BTW: with the average of embeddings part… can’t an LLM do that for a large conte...

refulgentis · on March 28, 2024

#1. Biggest constraint for me is I do embeddings locally. It's absolutely _bonkers_ that these "vector DBs" are storing a ton of private content. But its _barely_ possible, it's about 30 ms to get an embedding for 250 words on an iPhone from 2 years ago. So once there's a ton of downloaded URLs to choose from (say, 100), it's a fantastic way to filter between "oh these are from your query about quiche, and these are from your query about LA Lakers stats" to still get an answer in under 10 seconds.

#2 Real talk? I hate to assert something that sounds so opinionated, but for brevitys sake:

The long context stuff is miserable. More hype and a somewhat decent scratchpad than useful. I have a feeling the next GPT will be much better, Claude 3 is a qualitative jump from both Gemini 1.5's "1 million" tokens and GPTs 128K. Seems to me the long context stuff was a technical achievement layered on top of models using 4K token training materials.

Whenever I see people asserting long context will kick RAGs ass, I can tell they they're either "arguing eventually, on a long enough timeline" or they don't have a practical understanding of how its working. Ex. one of my final user stories was translating entirety of Moby Dick into over-the-top Zoomer. You simply can't get it done with chunks larger than 5K tokens, with any model.

It's pretty darn expensive to just throw tokens at it in any context outside using the cheapest model for extraction.

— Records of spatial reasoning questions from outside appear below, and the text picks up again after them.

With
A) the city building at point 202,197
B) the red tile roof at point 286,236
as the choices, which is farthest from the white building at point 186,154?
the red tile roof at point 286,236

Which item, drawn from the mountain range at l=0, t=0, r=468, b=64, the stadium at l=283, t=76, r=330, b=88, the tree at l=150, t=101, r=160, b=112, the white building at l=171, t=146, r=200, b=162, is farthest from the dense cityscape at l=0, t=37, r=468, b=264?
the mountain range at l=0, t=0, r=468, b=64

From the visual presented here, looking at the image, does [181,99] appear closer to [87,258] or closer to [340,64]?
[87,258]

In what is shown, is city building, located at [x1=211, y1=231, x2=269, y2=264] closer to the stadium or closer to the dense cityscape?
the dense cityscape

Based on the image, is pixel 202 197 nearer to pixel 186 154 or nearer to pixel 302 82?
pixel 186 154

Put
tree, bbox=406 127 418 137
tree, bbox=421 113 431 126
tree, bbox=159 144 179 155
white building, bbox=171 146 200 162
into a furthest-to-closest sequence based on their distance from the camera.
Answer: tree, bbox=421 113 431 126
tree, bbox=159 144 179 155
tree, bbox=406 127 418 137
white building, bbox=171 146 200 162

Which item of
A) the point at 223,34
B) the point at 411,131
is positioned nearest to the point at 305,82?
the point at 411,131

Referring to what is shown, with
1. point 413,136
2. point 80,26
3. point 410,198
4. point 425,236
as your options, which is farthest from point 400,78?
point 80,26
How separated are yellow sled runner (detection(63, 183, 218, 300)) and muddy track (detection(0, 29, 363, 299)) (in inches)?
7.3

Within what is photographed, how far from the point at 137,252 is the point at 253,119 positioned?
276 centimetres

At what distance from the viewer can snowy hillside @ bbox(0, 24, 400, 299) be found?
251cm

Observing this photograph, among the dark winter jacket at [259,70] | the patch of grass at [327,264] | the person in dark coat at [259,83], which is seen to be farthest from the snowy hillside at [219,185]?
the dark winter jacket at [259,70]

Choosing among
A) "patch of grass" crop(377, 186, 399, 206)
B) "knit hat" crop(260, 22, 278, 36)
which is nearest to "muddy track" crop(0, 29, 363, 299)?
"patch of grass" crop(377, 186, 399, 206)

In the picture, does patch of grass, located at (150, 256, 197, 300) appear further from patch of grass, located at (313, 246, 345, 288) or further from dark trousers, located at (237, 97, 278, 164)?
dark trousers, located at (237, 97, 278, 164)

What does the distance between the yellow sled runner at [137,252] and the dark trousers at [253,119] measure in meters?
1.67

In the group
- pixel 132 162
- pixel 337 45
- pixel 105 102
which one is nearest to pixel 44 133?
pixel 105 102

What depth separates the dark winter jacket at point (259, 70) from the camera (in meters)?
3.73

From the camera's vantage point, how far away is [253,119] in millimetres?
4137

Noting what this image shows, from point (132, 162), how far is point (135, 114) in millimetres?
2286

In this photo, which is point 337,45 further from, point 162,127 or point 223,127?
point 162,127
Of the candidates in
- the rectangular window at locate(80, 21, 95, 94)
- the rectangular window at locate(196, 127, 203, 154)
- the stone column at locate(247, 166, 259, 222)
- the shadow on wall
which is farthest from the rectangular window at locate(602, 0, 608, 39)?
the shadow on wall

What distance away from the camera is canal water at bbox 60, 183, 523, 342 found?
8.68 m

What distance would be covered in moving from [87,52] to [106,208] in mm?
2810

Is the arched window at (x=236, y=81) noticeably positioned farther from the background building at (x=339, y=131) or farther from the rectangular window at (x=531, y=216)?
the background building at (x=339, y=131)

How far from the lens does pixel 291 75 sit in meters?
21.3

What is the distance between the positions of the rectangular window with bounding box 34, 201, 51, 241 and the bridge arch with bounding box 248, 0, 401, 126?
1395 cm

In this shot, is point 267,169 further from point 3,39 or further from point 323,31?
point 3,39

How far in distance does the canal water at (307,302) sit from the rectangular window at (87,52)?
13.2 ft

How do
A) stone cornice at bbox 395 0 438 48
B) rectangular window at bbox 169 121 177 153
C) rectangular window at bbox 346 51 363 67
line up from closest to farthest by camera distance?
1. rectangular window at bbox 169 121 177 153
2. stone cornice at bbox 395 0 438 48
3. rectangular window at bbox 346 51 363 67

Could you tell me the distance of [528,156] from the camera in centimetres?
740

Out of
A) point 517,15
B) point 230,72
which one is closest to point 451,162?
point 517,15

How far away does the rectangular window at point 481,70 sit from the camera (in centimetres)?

Like, the latest round of GPT-4 price cuts finally gets answers my anesthesiologist friend loves underneath $0.15, and that's just 4K input tokens, about 12 pages.

Random anecdote, re: irony in that Claude having a qualitative leap in using the long context causes novel issues:

It's kinda funny because it's actually caused a nasty problem for me: conversation flow used to look something like:

1. USER: question.

2. (programmatic, invisible) USER: Please generate 3 search queries to help me answer $question.

3. (invisible) AI: $3_queries.

4. (do all the humdrum RAG stuff to make #5).

5. (programmatic, invisible) USER: Here are N documents I looked up, use them to answer $question.

6. AI: $answer.

Claude is the first that notices I don't inject $3_queries back into the question before $answer. So it thinks it still has to answer #2 before it answers #5. So $answer starts with 3 search queries.

bigfudge · on March 28, 2024

Why do 5 a an extension of the original chat? Just start a clean context. I actually wish this is something lmql added - the ability to start a clean context but still refer to previous completions by name. I have a hacky implementation of this but it would be great if built into guidance or lmql.